Dosyanın incelenmesinden, asma tahsis ücreti nedeniyle tahakkuk ettirilen … TL tutarındaki gecikme faizinin davacı tarafından ihtirazı kayıtla 2.1.2002 tarihinde ödendiği, … tarih ve … sayı ile davalı idare kayıtlarına geçen dilekçeyle yasal faizi aşan …TL tutarındaki meblağın iade edilmesinin istenildiği, … tarih ve … sayılı ret cevabının 10.5.2002 tarihinde tebliğ edilmesi üzerine 17.5.2002 tarihinde mahkeme kayıtlarına geçen dilekçeyle dava açıldığı anlaşılmaktadır.

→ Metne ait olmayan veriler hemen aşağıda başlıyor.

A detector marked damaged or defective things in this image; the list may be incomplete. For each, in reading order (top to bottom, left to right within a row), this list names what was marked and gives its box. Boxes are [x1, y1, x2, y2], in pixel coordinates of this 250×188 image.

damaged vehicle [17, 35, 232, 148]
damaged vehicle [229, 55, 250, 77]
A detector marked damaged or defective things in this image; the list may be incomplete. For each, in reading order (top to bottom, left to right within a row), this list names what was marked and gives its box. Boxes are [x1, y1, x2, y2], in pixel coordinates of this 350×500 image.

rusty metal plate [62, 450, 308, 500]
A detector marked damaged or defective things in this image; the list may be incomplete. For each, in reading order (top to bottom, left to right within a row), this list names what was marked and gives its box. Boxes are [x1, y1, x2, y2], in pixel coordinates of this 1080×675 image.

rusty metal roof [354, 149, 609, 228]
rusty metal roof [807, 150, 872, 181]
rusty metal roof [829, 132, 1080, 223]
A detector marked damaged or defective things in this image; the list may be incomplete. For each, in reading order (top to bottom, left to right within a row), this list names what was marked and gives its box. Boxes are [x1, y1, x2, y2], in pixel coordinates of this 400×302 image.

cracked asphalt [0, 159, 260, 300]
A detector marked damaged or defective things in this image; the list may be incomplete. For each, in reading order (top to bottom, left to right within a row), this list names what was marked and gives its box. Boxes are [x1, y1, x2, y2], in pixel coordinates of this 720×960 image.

Olayda, gecikme faizi 2.1.2002 tarihinde ödendiğine göre davacının bu tarihten itibaren yasal dava açma süresi içinde dava açması veya 2577 Sayılı Kanunun 11. maddesi uyarınca başvuruda bulunması gerekirken, bu süre geçirildikten sonra 17.5.2002 tarihinde açılan davada süre aşımı bulunmakta, … tarih ve … sayılı ret işleminin tebliğ edilmesi ise, 26.4.2002 tarihli başvurunun dava açma süresi içinde yapılmamış olması nedeniyle süreyi etkilememektedir.
Açıklanan nedenlerle kararın düzeltilmesine ilişkin istemin reddi gerektiği oyuyla çoğunluk kararına katılmıyorum.